§ **Given task 1**
Output the passage on pen-based interfaces between "1 Introduction" and "or hardware buttons.", inclusive.

§ **Extract to read**
## Start

Keywords

1 Introduction

Pen-based user interface is a primary kind of post-WIMP (window icon menu pointer) interface. It allows for fluid and expressive input based on the pen-and-paper metaphor in tasks such as design sketching, note taking, and computer operating. In recent years, with the fast development and growing popularity of electronic whiteboard, smart phones, PDAs, and Tablet PCs, pen-based interfaces are becoming more and more prevalent [1]. Gesturing is an important means of interaction in pen-enabled interfaces. The gesture strokes are widely used as shortcuts to invoke commands. Compared with traditional GUI elements (menu, toolbar button, and keyboard shortcut), pen gestures are efficient yet cheap, since they require little additional hardware resources, like screen space or hardware buttons.

This work aims at integrating pen gestures into sketching applications. There are several issues that need to be addressed. Firstly, a set of gestures should be designed according to the desired functionalities, which is specific to application. Secondly, the gesture recognizer that distinguish input gestural strokes need to be constructed. This problem has been extensively studied, and relatively robust solutions are widely available [2]. Another important issue is the so-called stroke mode problem.

## End

§ **Given task 2**
In the records, swap "nearest" for "closest" between the line holding "Which object among" and the end of the records, inclusive, and give only those lines, otherwise unchanged.

§ **Listed records**
## Start

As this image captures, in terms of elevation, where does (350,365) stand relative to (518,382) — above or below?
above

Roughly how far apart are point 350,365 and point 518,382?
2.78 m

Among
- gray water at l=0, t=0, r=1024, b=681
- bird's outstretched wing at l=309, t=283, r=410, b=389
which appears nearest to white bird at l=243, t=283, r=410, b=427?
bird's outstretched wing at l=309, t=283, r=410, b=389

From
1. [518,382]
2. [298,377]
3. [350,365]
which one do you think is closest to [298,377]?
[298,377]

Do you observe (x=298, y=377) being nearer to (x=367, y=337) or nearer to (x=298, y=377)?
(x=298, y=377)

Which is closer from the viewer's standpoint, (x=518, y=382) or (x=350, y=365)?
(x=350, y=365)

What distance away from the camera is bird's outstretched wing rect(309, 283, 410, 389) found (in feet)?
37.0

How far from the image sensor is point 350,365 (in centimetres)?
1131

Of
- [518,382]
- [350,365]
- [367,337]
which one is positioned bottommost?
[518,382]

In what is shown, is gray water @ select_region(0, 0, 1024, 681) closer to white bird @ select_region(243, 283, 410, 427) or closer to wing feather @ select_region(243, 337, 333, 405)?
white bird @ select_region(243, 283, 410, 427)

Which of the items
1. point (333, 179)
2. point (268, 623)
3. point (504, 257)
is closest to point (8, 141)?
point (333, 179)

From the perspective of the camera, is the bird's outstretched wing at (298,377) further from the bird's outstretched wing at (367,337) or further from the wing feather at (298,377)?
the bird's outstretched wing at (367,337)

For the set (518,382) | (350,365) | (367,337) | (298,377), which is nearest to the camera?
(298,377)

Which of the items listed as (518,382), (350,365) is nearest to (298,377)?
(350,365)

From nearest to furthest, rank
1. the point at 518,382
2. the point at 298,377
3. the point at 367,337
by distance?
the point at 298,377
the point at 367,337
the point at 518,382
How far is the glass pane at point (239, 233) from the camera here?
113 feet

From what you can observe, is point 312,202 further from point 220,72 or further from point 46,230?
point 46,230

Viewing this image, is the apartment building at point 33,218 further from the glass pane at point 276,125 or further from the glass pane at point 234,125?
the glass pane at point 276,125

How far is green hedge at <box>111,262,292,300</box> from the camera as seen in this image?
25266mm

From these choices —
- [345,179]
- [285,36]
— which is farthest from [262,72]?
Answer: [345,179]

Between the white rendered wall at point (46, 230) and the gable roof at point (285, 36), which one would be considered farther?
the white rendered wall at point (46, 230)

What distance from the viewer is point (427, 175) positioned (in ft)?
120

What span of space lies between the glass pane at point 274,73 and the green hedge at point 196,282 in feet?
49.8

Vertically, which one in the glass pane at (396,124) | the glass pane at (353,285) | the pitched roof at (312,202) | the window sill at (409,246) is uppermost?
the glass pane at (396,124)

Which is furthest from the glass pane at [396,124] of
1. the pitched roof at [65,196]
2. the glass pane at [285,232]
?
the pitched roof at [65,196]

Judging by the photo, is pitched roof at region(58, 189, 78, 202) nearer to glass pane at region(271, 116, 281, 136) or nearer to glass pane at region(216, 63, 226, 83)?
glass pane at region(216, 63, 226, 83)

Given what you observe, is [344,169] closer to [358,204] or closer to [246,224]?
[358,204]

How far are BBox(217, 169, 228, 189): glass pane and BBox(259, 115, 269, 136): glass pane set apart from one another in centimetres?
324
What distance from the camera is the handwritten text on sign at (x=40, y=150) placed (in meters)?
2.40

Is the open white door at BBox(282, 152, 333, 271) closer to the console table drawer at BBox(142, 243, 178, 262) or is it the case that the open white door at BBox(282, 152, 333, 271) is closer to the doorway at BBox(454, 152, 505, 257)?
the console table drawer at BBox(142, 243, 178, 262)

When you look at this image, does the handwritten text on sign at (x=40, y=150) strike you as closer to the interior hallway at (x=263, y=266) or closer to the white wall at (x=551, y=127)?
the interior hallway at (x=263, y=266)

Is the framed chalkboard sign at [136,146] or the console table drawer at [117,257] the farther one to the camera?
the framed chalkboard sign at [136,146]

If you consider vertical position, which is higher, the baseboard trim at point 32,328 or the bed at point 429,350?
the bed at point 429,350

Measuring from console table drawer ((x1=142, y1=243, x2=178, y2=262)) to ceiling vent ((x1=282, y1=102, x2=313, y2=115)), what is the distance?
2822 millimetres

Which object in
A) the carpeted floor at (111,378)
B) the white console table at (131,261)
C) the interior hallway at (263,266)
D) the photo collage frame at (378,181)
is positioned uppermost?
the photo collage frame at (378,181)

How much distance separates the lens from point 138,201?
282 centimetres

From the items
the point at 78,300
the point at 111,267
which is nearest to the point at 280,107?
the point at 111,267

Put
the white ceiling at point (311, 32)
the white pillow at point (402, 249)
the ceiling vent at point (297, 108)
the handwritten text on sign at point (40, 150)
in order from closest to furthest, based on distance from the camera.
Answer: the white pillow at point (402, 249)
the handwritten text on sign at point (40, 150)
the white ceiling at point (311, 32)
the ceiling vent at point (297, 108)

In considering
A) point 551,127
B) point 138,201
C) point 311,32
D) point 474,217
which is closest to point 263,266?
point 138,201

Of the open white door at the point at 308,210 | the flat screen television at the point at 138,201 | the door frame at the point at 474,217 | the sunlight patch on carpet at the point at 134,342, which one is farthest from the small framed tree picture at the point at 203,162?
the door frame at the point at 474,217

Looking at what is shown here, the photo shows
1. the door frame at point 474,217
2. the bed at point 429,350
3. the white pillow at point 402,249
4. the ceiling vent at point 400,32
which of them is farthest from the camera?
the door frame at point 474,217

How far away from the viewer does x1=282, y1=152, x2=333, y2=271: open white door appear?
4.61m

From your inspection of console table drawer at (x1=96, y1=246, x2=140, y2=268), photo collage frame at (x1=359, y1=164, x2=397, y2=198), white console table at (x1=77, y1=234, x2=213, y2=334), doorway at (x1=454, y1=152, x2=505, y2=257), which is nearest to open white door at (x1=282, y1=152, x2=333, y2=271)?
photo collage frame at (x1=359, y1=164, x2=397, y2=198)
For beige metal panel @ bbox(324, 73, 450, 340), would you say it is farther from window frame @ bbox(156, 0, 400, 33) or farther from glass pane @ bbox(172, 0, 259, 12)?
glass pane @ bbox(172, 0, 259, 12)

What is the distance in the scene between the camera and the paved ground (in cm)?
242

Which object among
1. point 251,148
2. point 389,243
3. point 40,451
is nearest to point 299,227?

## End

§ **Written answer 1**
1 Introduction

Pen-based user interface is a primary kind of post-WIMP (window icon menu pointer) interface. It allows for fluid and expressive input based on the pen-and-paper metaphor in tasks such as design sketching, note taking, and computer operating. In recent years, with the fast development and growing popularity of electronic whiteboard, smart phones, PDAs, and Tablet PCs, pen-based interfaces are becoming more and more prevalent [1]. Gesturing is an important means of interaction in pen-enabled interfaces. The gesture strokes are widely used as shortcuts to invoke commands. Compared with traditional GUI elements (menu, toolbar button, and keyboard shortcut), pen gestures are efficient yet cheap, since they require little additional hardware resources, like screen space or hardware buttons.

§ **Written answer 2**
Which object among
1. point 251,148
2. point 389,243
3. point 40,451
is closest to point 299,227?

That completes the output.